WORK REQUIRED.
Lines containing the word "once" are to be copied from the data below.

Dataset items:

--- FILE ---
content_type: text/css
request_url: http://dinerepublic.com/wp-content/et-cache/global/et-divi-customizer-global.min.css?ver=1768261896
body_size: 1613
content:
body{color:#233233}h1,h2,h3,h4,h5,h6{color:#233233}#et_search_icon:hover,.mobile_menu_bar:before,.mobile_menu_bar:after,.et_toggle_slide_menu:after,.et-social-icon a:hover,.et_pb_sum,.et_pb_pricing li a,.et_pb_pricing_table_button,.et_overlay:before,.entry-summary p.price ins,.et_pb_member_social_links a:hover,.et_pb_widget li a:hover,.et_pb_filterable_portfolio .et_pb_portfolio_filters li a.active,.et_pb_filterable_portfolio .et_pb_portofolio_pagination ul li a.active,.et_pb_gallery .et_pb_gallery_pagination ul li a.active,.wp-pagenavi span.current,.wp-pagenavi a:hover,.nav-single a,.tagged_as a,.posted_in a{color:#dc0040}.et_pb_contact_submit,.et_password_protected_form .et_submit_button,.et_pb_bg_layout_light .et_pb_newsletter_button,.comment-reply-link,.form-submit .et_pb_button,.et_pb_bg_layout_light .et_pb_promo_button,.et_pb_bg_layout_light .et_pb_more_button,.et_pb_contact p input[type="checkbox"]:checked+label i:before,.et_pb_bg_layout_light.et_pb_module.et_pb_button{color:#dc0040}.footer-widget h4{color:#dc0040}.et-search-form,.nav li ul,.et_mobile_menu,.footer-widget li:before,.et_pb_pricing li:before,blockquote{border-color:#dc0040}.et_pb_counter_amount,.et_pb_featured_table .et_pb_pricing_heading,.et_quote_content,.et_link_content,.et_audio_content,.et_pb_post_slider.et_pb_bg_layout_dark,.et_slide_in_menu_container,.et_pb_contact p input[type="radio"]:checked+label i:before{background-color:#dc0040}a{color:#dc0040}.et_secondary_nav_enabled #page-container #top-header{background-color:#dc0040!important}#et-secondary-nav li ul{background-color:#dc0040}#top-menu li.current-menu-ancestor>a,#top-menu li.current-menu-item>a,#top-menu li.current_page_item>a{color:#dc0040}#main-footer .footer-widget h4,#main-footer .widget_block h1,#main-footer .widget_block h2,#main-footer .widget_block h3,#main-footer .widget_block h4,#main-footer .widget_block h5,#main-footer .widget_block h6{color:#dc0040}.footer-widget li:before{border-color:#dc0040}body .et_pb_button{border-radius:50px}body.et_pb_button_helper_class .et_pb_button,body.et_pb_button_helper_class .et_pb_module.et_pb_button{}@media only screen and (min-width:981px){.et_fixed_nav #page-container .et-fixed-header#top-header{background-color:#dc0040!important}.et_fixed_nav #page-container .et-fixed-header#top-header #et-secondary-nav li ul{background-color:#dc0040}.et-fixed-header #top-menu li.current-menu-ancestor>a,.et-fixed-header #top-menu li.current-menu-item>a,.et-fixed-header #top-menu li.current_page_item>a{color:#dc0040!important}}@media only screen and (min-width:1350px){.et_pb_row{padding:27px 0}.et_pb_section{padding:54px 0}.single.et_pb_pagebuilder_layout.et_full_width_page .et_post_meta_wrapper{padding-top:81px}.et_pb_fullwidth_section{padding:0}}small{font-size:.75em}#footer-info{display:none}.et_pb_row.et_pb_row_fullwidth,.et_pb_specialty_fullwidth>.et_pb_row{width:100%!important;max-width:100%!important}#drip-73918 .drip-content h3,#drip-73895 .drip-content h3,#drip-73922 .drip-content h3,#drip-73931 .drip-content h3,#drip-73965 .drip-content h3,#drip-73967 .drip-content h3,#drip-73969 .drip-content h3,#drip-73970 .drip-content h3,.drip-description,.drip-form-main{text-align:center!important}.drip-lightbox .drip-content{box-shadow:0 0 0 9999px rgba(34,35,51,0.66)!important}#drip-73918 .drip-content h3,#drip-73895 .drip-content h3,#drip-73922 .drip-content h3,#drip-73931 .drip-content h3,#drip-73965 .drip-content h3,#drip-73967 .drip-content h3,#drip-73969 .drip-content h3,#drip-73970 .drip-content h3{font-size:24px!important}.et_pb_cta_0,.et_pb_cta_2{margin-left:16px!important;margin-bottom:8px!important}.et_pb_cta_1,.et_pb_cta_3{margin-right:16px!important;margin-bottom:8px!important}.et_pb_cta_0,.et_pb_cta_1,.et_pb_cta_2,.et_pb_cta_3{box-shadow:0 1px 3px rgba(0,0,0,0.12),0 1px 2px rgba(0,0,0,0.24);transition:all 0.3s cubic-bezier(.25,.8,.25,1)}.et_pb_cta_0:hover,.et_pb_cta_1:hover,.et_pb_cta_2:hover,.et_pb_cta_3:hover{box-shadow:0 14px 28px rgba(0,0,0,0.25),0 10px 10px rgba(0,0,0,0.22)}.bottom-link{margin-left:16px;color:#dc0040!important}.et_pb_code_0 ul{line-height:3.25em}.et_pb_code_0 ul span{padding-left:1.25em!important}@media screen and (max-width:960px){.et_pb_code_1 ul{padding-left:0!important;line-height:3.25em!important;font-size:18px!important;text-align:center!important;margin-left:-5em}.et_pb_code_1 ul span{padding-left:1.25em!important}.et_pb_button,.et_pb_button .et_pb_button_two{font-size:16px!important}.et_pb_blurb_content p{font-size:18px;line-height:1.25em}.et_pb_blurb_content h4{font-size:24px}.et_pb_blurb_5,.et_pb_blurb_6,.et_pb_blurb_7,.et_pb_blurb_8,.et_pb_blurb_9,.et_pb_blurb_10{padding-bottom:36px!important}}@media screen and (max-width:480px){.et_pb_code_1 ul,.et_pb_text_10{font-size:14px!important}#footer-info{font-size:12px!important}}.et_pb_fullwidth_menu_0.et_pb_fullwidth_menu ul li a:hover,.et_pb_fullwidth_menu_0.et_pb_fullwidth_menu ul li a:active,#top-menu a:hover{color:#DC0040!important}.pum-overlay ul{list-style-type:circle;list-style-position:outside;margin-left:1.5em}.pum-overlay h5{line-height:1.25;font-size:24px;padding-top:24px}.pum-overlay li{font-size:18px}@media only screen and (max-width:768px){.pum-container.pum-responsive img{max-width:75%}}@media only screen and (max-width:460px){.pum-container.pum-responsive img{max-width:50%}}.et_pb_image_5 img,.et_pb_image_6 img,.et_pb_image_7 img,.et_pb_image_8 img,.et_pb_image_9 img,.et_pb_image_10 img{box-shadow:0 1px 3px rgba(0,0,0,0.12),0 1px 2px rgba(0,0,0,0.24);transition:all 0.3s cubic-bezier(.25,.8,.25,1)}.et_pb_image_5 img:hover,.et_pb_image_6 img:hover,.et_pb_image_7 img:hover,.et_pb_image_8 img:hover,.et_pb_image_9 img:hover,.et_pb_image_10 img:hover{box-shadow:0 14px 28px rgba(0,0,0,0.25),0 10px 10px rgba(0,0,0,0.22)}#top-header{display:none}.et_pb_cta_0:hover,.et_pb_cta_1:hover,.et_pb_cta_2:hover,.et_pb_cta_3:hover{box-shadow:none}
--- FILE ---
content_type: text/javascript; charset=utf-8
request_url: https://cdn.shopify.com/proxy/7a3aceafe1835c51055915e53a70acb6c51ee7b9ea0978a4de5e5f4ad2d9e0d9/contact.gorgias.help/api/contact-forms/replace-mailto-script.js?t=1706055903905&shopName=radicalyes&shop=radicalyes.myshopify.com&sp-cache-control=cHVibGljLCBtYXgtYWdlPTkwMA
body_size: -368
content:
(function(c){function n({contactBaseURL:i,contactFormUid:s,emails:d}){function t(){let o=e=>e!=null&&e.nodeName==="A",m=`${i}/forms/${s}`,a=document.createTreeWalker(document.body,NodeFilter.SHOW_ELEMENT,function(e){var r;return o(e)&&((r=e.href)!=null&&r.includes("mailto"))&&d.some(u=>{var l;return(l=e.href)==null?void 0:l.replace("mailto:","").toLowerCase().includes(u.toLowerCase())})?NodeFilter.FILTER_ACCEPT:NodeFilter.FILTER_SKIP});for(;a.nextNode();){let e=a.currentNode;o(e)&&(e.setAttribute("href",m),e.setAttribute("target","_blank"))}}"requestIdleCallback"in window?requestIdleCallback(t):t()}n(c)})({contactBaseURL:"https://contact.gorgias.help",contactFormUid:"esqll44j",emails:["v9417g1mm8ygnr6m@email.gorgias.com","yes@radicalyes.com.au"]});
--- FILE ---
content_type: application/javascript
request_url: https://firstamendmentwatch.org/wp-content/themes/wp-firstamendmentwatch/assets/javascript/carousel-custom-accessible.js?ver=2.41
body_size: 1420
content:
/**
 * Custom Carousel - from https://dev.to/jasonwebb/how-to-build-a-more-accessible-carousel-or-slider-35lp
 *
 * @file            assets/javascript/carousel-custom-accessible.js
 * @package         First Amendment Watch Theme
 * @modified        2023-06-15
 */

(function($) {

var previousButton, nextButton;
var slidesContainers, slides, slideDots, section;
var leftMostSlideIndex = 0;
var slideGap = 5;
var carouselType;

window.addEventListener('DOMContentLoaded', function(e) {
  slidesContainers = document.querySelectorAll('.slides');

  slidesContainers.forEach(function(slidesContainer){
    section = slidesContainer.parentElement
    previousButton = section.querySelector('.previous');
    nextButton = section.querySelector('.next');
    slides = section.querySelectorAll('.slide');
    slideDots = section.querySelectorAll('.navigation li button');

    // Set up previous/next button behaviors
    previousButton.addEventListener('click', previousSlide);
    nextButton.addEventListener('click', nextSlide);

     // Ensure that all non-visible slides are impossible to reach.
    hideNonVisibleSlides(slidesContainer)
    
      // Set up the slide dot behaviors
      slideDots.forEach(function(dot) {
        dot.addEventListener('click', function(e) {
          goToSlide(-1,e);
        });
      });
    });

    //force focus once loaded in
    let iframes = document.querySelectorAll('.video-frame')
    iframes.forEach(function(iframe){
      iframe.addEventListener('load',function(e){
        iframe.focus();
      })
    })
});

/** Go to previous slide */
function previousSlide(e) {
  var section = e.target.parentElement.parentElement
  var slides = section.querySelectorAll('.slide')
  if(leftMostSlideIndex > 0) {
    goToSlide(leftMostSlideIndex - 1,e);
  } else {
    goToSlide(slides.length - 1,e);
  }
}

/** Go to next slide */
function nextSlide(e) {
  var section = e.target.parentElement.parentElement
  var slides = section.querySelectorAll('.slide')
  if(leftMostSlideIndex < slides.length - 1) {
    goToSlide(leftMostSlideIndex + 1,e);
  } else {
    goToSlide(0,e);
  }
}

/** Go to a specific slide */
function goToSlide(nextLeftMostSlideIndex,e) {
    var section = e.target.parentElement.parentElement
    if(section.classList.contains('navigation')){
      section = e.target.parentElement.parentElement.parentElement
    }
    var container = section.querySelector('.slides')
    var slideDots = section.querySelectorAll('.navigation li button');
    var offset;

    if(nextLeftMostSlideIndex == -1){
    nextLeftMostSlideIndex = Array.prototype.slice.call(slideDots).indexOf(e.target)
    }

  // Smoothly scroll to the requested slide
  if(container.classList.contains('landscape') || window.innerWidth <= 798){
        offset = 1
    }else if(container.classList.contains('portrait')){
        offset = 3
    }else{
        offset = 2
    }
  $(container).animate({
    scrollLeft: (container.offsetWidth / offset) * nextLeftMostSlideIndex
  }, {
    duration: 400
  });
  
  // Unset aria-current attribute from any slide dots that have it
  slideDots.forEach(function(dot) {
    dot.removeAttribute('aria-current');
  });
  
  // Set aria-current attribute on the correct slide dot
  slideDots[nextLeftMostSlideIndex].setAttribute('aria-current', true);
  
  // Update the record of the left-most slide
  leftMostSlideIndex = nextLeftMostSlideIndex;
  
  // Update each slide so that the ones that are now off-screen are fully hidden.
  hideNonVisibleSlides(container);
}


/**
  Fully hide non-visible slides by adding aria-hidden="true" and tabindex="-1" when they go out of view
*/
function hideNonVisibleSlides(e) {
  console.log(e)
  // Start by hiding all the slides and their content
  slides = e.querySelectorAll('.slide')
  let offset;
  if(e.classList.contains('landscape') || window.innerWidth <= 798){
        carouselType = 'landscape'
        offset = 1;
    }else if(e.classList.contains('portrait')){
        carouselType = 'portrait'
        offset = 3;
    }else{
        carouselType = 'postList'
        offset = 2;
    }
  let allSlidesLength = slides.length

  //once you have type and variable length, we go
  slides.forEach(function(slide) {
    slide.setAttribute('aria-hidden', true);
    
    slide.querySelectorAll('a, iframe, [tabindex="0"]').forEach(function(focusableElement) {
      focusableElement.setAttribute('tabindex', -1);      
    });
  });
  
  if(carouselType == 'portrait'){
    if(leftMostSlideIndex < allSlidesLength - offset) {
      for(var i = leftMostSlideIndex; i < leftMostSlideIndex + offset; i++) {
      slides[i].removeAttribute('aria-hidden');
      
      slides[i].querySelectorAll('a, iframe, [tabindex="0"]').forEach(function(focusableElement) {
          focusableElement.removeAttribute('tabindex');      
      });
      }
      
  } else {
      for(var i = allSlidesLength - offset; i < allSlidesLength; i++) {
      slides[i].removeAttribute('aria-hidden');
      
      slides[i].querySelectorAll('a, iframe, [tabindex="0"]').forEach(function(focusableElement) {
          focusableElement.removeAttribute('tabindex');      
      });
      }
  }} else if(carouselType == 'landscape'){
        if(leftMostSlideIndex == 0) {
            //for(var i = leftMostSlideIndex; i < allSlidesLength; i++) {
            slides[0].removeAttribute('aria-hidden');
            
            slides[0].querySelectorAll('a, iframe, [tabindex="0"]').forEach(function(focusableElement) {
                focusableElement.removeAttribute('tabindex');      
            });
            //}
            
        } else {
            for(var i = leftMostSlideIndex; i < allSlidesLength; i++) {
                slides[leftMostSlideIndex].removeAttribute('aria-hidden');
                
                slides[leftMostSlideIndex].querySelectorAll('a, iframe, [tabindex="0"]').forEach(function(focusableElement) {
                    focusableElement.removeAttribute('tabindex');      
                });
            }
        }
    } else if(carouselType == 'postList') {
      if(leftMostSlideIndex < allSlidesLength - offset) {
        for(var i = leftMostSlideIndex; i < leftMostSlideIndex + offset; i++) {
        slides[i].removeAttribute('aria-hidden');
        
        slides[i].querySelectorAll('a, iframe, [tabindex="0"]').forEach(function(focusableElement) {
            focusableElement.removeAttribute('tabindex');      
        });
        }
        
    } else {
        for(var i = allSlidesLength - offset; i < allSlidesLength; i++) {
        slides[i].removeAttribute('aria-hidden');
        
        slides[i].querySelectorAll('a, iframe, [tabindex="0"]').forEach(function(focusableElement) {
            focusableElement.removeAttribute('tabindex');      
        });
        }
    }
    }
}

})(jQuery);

RESPONSE TO THE TASK.
    //force focus once loaded in
  //once you have type and variable length, we go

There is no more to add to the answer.